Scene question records
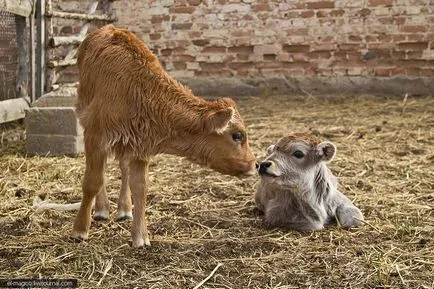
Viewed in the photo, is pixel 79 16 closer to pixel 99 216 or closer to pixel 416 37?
pixel 99 216

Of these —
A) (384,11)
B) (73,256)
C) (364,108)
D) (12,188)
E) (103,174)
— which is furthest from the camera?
(384,11)

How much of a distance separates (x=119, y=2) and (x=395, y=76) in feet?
16.3

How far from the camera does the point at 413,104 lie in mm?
10227

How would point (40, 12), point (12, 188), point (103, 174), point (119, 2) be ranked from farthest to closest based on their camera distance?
point (119, 2)
point (40, 12)
point (12, 188)
point (103, 174)

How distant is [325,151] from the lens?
4.95 metres

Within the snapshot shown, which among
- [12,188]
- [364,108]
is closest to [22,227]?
[12,188]

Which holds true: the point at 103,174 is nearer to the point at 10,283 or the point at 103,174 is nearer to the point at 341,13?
the point at 10,283

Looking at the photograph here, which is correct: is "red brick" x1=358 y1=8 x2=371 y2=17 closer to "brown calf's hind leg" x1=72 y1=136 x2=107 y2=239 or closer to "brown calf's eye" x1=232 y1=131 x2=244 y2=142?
"brown calf's eye" x1=232 y1=131 x2=244 y2=142

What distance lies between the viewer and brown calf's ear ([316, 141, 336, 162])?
193 inches

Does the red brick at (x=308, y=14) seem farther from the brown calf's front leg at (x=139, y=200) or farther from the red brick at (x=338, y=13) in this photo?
the brown calf's front leg at (x=139, y=200)

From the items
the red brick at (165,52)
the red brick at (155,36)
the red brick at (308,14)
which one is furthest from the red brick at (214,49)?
the red brick at (308,14)

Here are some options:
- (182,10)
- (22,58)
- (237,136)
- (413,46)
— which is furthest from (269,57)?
(237,136)

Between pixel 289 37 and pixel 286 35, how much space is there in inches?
2.5

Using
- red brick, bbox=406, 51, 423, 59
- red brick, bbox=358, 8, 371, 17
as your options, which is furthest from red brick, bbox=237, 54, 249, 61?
red brick, bbox=406, 51, 423, 59
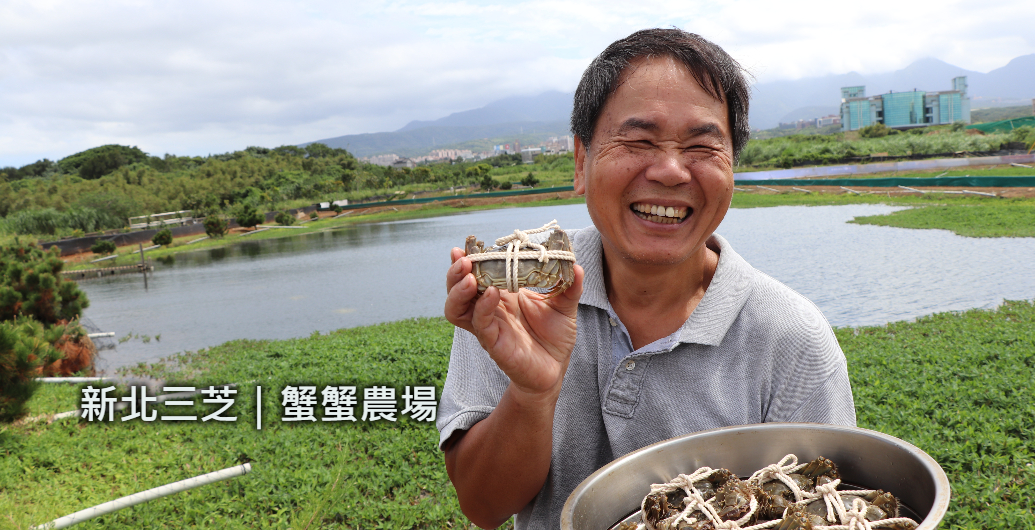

TASK GOAL: Convert the lines starting at the one containing "Between pixel 289" and ending at the last of the rows into a Markdown table with the columns No. and Text, skipping blank lines. Leave the pictures out.

FINISHED TASK:
| No. | Text |
|---|---|
| 1 | Between pixel 289 37 and pixel 286 35, how much space is there in inches? |
| 2 | 2.5 |
| 3 | Using |
| 4 | - red brick, bbox=406, 51, 423, 59 |
| 5 | - red brick, bbox=358, 8, 371, 17 |
| 6 | as your options, which is furthest from red brick, bbox=237, 54, 249, 61? |
| 7 | red brick, bbox=406, 51, 423, 59 |